● 抜粋文
>>

2017-07-04 00:00:01 | エッセイ、コラム


20170704
ぽかぽか春庭日常茶飯事>2017十七音日記梅雨的花束(4)はらぺこあおむしが食べる花、エリック・カール展in 世田谷美術館

 「アンデルセンになりたい」と、思っていた子供の頃に作った自作の童話のひとつを思い出します。全部は覚えていないのだけれど。

 葉っぱの裏にひっそり産み落とされた卵から生まれた小さな虫。青虫がきれいなアゲハチョウになるのを見て、自分も美しい蝶になると夢見て、少し苦い葉っぱも我慢してもぐもくと食べ続けます。やっとさなぎになり、ある日さなぎから出てみると。
 夢見ていたのとはまるで違う、汚れた色の蛾になっていたのでした。

 このお話を10歳の私が作ったのは1960年ころですから、まだエリック・カールの『はらぺこあおむし』は発行されていません。
 おそらく、話のモトネタは「みにくいアヒルの子」でしょう。もし、みにくいアヒルの子が白鳥ではなく、アヒルよりもっとみにくい鳥に成長したら、、、、というひねこびた10歳の、「自分は大人になっても、人が振り向くような美女とはならない」と気づいてしまった女の子の作った、少々苦い葉っぱのお話。

 今なら「蛾は蛾として生きて行く」というような最後のページを書くのでしょうが、10歳の私のお話では、自分がみにくい蛾だと気づいたあと、どういうラストシーンをつけたのか、覚えていません。オチを考えあぐねて放棄したのだったか。

 実家を取り壊してアパートにしたとき、妹から「必要なものは取りに来て」と言われたけれど、息子が生まれたばかりで、それどころではなかったので、すべての処分を妹にまかせました。その結果、大好きだった絵本「青い鳥」もなくなり、小学生の私が書きためたお話ノートも、処分となりました。ま、しかたがない。妹にまかせたのだから。
 お話は、手元においておいた一部が残っているだけです。だから、見にくい蛾のお話も、結末わからず。

<<

● 課題の要件
A. 抜粋文によると、子供の頃に作った自作の童話の話のモトネタは、おそらく何だとされているか。
B. 抜粋文のうち、「葉っぱの裏にひっそり産み落と」で始まり「い蛾のお話も、結末わからず。」で終わる部分を一字一句そのまま書き写すこと。
ここから先の行は、抜粋文とは別の資料である。

● 抜粋データ

>>

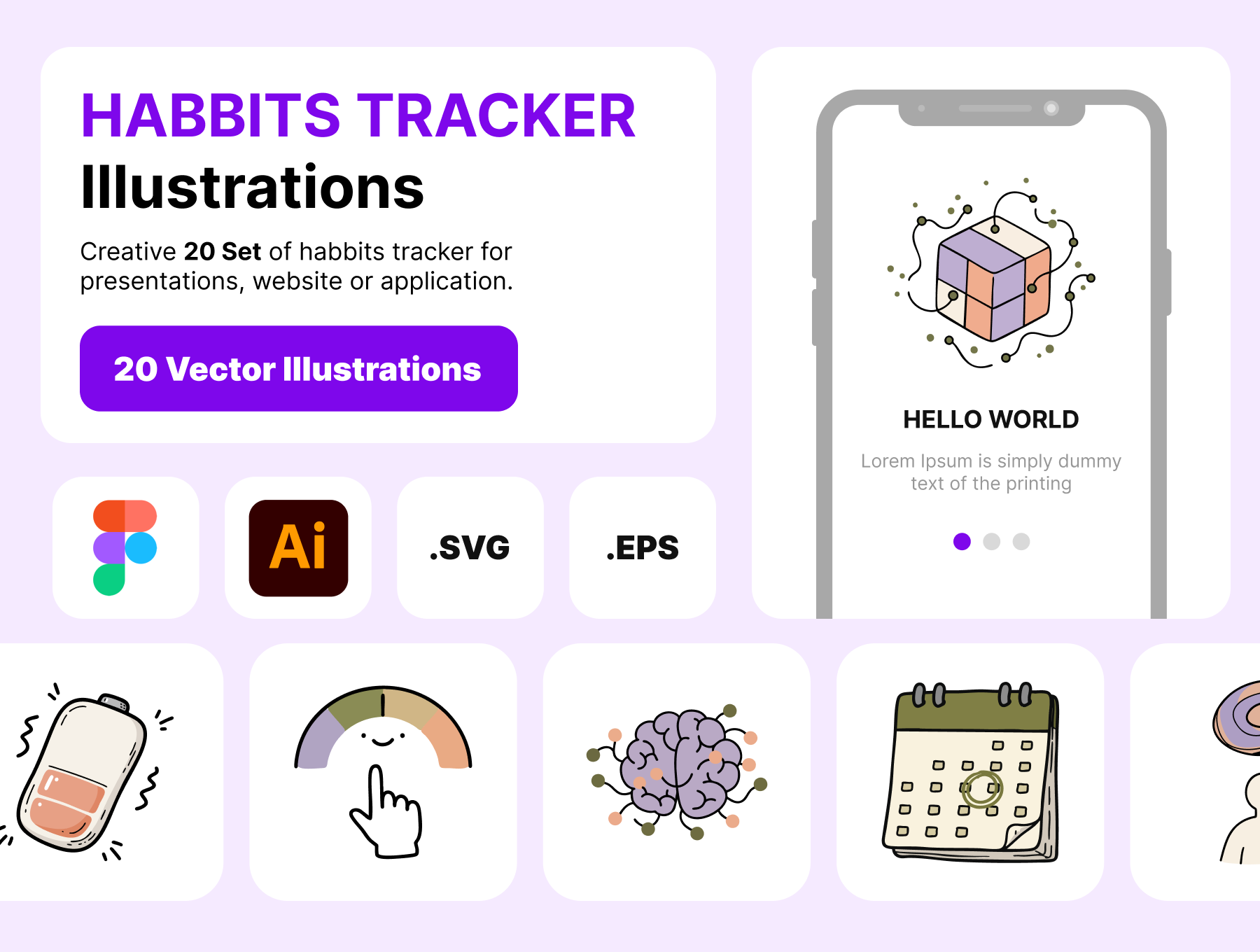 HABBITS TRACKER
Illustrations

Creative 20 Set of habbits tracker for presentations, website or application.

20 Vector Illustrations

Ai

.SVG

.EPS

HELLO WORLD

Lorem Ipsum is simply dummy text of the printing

<<
>>

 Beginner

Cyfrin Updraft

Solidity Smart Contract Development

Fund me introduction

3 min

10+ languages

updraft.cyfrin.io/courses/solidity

<<
>>

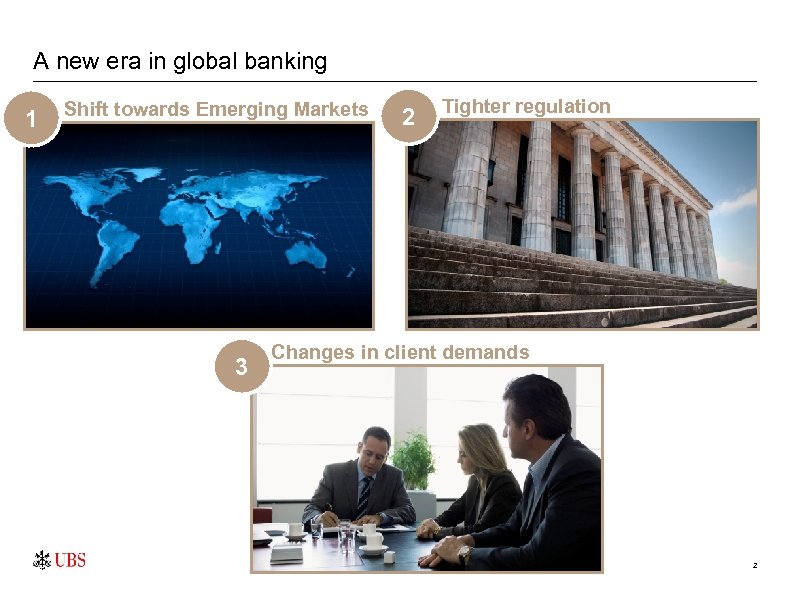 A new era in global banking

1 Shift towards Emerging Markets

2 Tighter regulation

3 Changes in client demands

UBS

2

<<

● 期待される結果
A. 「みにくいアヒルの子」

B.
葉っぱの裏にひっそり産み落とされた卵から生まれた小さな虫。青虫がきれいなアゲハチョウになるのを見て、自分も美しい蝶になると夢見て、少し苦い葉っぱも我慢してもぐもくと食べ続けます。やっとさなぎになり、ある日さなぎから出てみると。
 夢見ていたのとはまるで違う、汚れた色の蛾になっていたのでした。

 このお話を10歳の私が作ったのは1960年ころですから、まだエリック・カールの『はらぺこあおむし』は発行されていません。
 おそらく、話のモトネタは「みにくいアヒルの子」でしょう。もし、みにくいアヒルの子が白鳥ではなく、アヒルよりもっとみにくい鳥に成長したら、、、、というひねこびた10歳の、「自分は大人になっても、人が振り向くような美女とはならない」と気づいてしまった女の子の作った、少々苦い葉っぱのお話。

 今なら「蛾は蛾として生きて行く」というような最後のページを書くのでしょうが、10歳の私のお話では、自分がみにくい蛾だと気づいたあと、どういうラストシーンをつけたのか、覚えていません。オチを考えあぐねて放棄したのだったか。

 実家を取り壊してアパートにしたとき、妹から「必要なものは取りに来て」と言われたけれど、息子が生まれたばかりで、それどころではなかったので、すべての処分を妹にまかせました。その結果、大好きだった絵本「青い鳥」もなくなり、小学生の私が書きためたお話ノートも、処分となりました。ま、しかたがない。妹にまかせたのだから。
 お話は、手元においておいた一部が残っているだけです。だから、見にくい蛾のお話も、結末わからず。